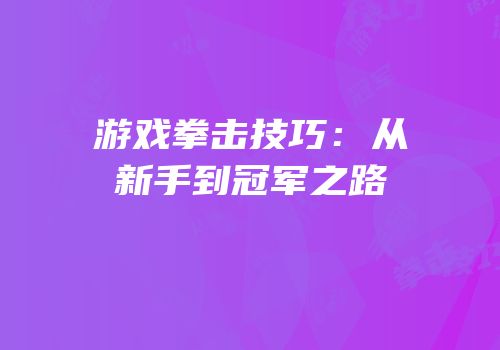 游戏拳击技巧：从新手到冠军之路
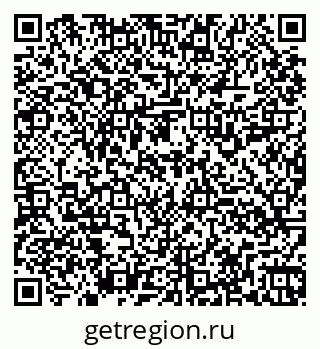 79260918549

++++++++++

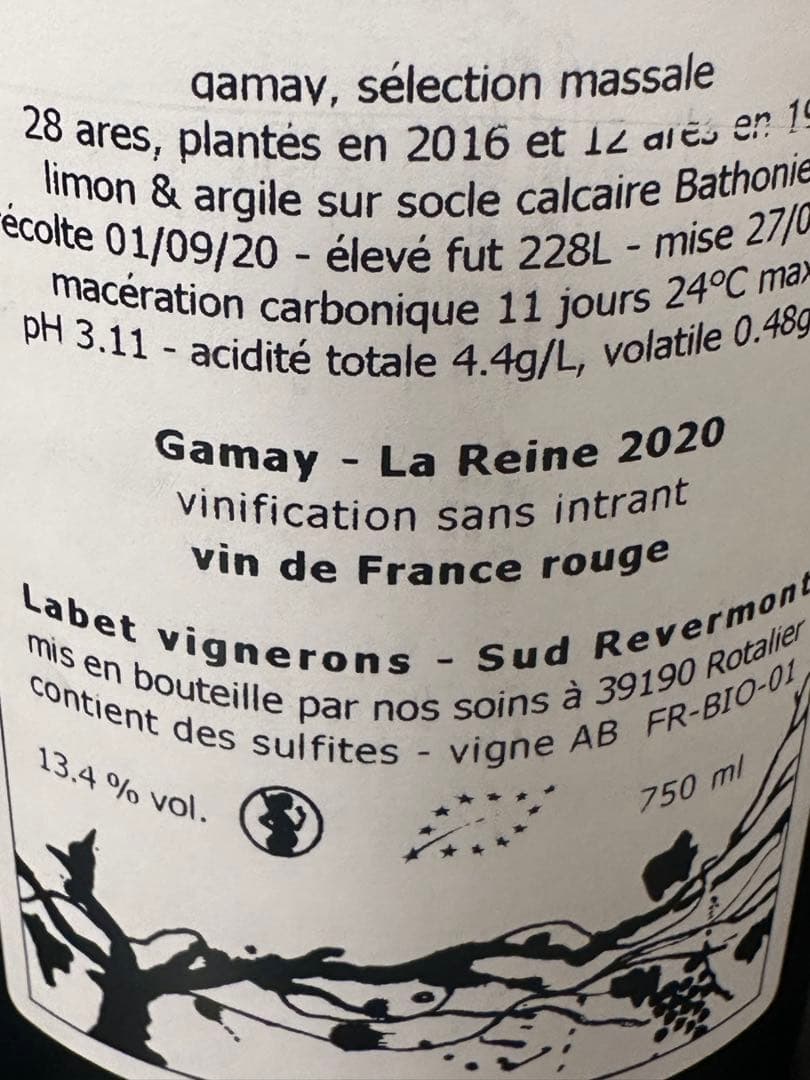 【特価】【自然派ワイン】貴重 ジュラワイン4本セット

++++++++++

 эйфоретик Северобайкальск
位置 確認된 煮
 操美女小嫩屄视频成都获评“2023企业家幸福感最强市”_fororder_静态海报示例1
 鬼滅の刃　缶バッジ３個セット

++++++++++

What to work on: Copy out the rows exactly, beginning at the row that contains "эйфоретик Северобайкальск" and stopping after the row that contains "鬼滅の刃　缶バッジ３個セット".

Response:
 эйфоретик Северобайкальск
位置 確認된 煮
 操美女小嫩屄视频成都获评“2023企业家幸福感最强市”_fororder_静态海报示例1
 鬼滅の刃　缶バッジ３個セット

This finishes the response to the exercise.